田川市議会が予算を増額修正

 福岡県田川市議会が、1438万円を増額する2010年度一般会計予算を修正し賛成多数で可決した。理由は少人数制学級を議会意思として前倒し導入するため。議会が予算を増額修正したことは初めて聞いた。



 田川市議会議員の佐々木まことさんのブログによると、35人以下学級の実現については、議会から要望があり教育長も早期に実施を求めてきたが市が消極的な姿勢で2010年度予算に盛り込んでいなかったことから修正したとしている。増額分は、35人以上の学級編成となっている小学校4校での臨時講師を各1名を雇用するための人件費。歳入は、財政調整基金からの繰入金をあてている。

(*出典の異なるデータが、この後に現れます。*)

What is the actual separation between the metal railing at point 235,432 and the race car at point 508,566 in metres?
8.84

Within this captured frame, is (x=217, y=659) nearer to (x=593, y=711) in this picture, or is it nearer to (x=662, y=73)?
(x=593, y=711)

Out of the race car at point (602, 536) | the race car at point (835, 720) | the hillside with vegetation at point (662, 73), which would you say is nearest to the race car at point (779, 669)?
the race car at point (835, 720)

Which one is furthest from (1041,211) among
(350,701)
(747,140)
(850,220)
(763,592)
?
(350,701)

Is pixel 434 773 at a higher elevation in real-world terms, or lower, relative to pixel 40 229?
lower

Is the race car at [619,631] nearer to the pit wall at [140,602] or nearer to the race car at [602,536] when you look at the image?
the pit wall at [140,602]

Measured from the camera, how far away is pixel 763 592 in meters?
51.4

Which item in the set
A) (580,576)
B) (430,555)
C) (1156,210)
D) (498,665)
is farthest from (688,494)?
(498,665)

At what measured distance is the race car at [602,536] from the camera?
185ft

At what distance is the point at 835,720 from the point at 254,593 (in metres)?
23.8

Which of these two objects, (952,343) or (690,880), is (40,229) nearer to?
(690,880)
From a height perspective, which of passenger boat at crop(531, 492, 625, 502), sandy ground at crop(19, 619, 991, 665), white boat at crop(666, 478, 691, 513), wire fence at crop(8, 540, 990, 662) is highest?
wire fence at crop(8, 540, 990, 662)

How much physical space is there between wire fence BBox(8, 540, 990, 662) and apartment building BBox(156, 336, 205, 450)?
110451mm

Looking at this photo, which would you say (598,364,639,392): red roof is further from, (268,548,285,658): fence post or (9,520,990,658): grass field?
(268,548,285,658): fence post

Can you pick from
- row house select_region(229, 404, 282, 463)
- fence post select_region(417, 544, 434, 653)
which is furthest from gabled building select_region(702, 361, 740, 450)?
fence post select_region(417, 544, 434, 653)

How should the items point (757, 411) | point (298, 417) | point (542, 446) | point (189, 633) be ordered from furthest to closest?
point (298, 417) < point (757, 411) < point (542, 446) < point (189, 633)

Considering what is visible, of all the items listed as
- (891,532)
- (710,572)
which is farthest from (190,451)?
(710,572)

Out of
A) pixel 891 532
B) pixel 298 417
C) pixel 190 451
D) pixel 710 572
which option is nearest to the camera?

 議会による予算への関与は、否決することが多く修正は少ない。それも、予算の削除がほとんどで増額というのは聞いたことがなかった。予算の編成、提出権を議会が持たないため、できないと思い込んでいたのかもしれない。修正した法的な根拠は地方自治法第97条2項による「議会は、予算について、増額してこれを議決することを妨げない。但し、普通地方公共団体の長の予算の提出の権限を侵すことはできない」からだ。予算の提出を議会はできないが、提出された予算案に対して修正、組み換えができる。もともとも持っている権限だということだ。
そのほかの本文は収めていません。